Food insecurity contributes to instability anywhere, but in the Arab world it is truly the main driver of conflicts and a major threat to a peaceful transition to widespread democracy, according to a three-year study conducted by the International Food Policy Research Institute.
Scholars see the correlation as a feature of the so-called “Arab exceptionalism” — but what are the implications for governments and development organizations?
At a recent workshop held at the International Fund for Agricultural Development’s headquarters in Rome, several experts agreed that what makes the Arab world different from the rest of the world when it comes to food security — and which makes it especially challenging for aid implementers — is a mix of natural and social factors: Water scarcity, very high youth unemployment and the coexistence of various social environments with their own customs.
That’s why programs should be designed taking into account those unique factors, according to Khalida Bouzar, IFAD’s director for the Middle East, North Africa, Europe and Central Asia.
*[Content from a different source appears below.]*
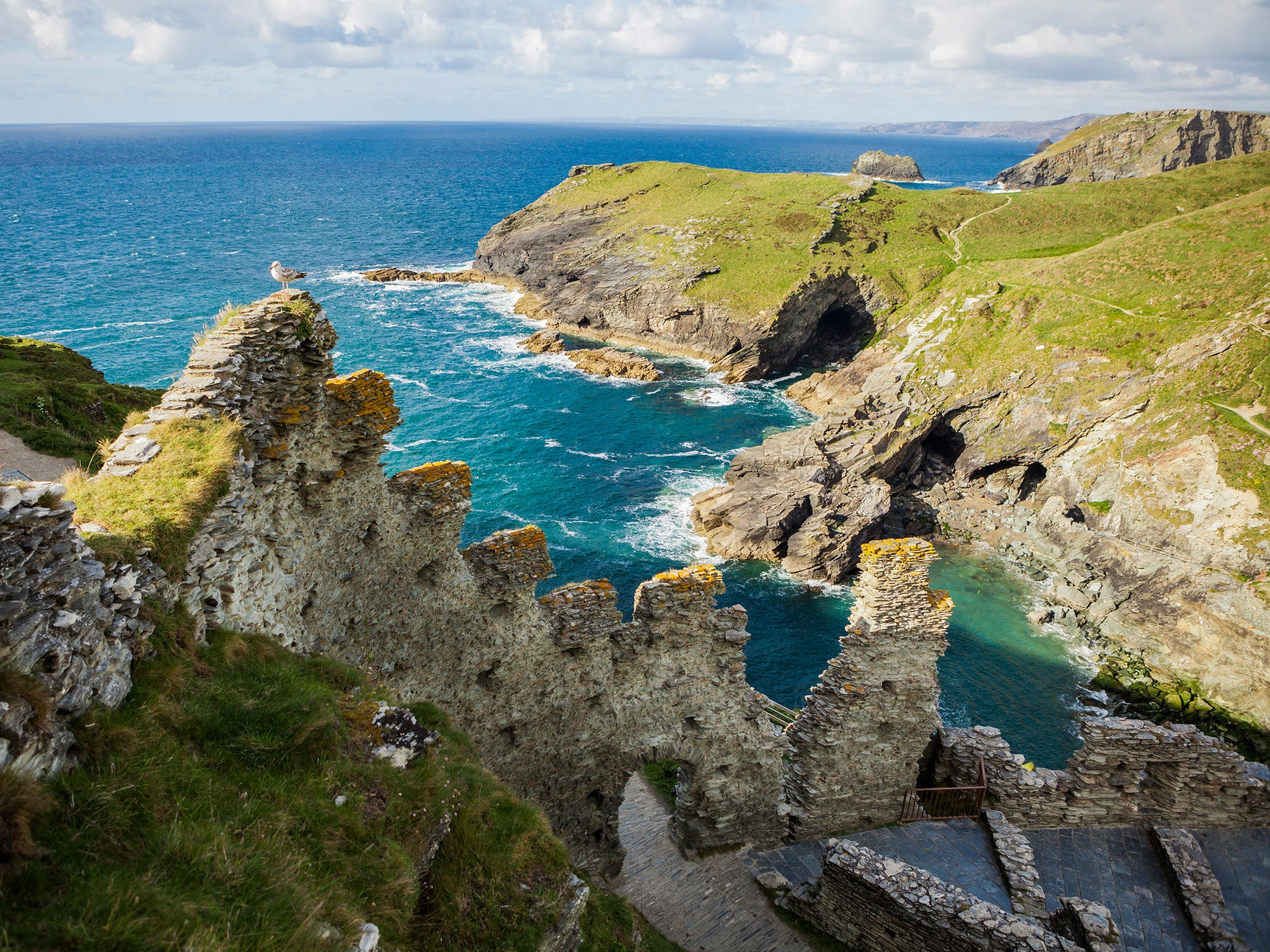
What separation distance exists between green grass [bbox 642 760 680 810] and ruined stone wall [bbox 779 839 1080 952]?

“We need to take into consideration activities that alleviate pressure on water use, using [it] in a more efficient manner, using new technologies,” she told Devex. “[We need] to integrate young people and [the] different societies, involving all the local population.”
No solution fits all
When it comes to food security, another expert stressed that there is no silver bullet in the Arab world, where some nations are mostly desert, others have fertile soil around oasis and river basins, and some even have a long fishing tradition.
“What can be applied to Sudan can’t be applied to Egypt, Somalia or Yemen,” Khaled El-Taweel, first secretary at the Egyptian embassy in Rome, told Devex.
El-Taweel however does see a potential for building partnerships between countries, despite most of them having little in common outside of Islam, and for instance highlighted how his country is not just receiving aid but also providing technical assistance on agriculture development to other (poorer) African nations.
“We have [had] some successful cases with Japan in some African countries [providing the funds] and Egypt the training and the technical assistance,” he said, adding that the strategy could be replicated in other Arab countries.
What went wrong?
In the past, the international development community has tried in vain to solve the problem of food insecurity in the Arab world, channeling huge flows of aid funds but obtaining scant long-term results.
What no one seems to know for sure is why these efforts have failed.
“I cannot tell you why aid has not been … impactful, but what I can say is that aid has been done [in a] punctual manner to respond to crises, while our work is about sustainable development, about ownership of the most marginalized countries,” noted Bouzard.
Ownership is a relatively new concept, and probably in the past the idea of sustainability wasn’t stressed enough because donors focused on responding to emergencies and barely did any work in marginalized (but not conflict- or famine-affected) areas.
The issue can’t just be a problem of aid policies gone wrong, pointed out El-Taweel.
“What could be more important than financial assistance is the reform of the whole agricultural system,” he said, putting as an example the subsidies paid to farmers in the European Union.